Though he has his opinions, Nelson preaches “tolerance of diverse economic theologies.” This is not the present situation in economics, which is dominated by a theology “from Samuelson to Chicago and beyond.” Nelson is unimpressed by the claims of the Samuelsonian Chicagoans to a monopoly of scientific method. He doubts in fact, as many students of the matter since Thomas Kuhn have, that there is really such a thing as “scientific method.” “To abandon the [so-called] scientific method . . . is to undermine a basic faith of the American welfare state, a faith as deeply embedded in Western civilization as the Roman tradition of thought.” He proposes instead a “postmodern economic theology,” as I do here, and Don Lavoie did, and Arjo Klamer does.
“Postmodernism” does not mean what you may have gathered from the outrage of conservative cultural journalists. It means merely dropping the artificialities of high modernism, and in particular dropping the fact-value split in its cruder forms and the established church of social engineering. “The new world of the welfare state and of economic pursuits would have to be placed within the context of a broader understanding of the meaning a purpose of human existence.” Nelson’s hero, Frank Knight, would have detested the word, but of course Nelson is calling exactly for an economic theology.
The text above is an excerpt from The Bourgeois Virtues: Ethics for an Age of Commerce, the first volume of Deirdre McCloskey’s trilogy on the ethical and historical origins of modern prosperity.
[1] Sen, Ethics and Economics, 1987, p. 50.
[2] These are the titles of three of his other books, of 1977, 1983, and 2000.
[3] Nelson, Economics as Religion, 2001, p. 267.
[4] Nelson, Reaching for Heaven on Earth, 1991
[5] http://www.perc.org/aboutperc/index.php.
[6] Hirchman, Exit, Voice, and Loyalty, 1970.


Thanks for sharing this excerpt. I think you are largely right, though I am unsure how much influence economics truly has on the American psyche.
I am curious what you think of the claim that economics, properly understood, is a positive science about trade-offs, and that it stops being economics once it takes a normative stance.
I agree that economics as practiced frequently slides into normative claims. But should we consider that “true economics,” or a misuse of economics? My instinct has usually been that the objective, non-normative part is the true economics.
At the same time, I can see the force of your argument that the pretense of objectivity may itself be misleading. Welfare economics seems like the clearest example. Economists often teach utility as ordinal, but then much of welfare economics seems to smuggle in stronger interpersonal or quasi-cardinal claims.

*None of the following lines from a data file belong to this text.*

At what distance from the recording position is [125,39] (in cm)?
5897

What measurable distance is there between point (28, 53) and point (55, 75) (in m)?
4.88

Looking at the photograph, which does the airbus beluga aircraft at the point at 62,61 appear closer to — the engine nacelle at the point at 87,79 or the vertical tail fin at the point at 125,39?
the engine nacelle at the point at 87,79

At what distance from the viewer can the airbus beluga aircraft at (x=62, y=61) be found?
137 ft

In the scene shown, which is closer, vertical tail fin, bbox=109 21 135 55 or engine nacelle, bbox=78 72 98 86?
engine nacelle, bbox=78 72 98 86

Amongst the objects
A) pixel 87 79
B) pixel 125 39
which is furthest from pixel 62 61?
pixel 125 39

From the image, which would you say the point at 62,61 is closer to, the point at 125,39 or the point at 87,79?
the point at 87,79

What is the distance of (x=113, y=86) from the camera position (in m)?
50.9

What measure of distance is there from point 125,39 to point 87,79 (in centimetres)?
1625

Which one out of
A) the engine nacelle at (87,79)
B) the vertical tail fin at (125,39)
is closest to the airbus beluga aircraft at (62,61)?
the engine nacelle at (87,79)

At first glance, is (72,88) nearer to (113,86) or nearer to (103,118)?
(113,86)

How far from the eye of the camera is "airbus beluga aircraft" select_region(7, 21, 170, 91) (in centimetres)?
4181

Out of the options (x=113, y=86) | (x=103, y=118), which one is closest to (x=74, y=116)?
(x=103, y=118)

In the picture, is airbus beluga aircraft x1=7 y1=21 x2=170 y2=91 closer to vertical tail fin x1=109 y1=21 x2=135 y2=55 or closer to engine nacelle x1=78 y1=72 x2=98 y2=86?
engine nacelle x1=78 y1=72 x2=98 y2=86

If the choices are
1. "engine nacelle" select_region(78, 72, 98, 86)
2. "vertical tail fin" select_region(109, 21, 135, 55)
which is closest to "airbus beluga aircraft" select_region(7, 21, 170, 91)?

Maybe the resolution is to stick more strictly to ordinal utility. Or maybe the better move is to admit that economics cannot avoid normative commitments and therefore needs to be grounded in a serious moral theory.
I am currently reading The Wealth of Nations and plan to read The Theory of Moral Sentiments afterward, so your nod to Smith’s moral philosophy especially stood out to me. I would be curious how you think about this tension between economics as positive analysis and economics as inevitably moral argument.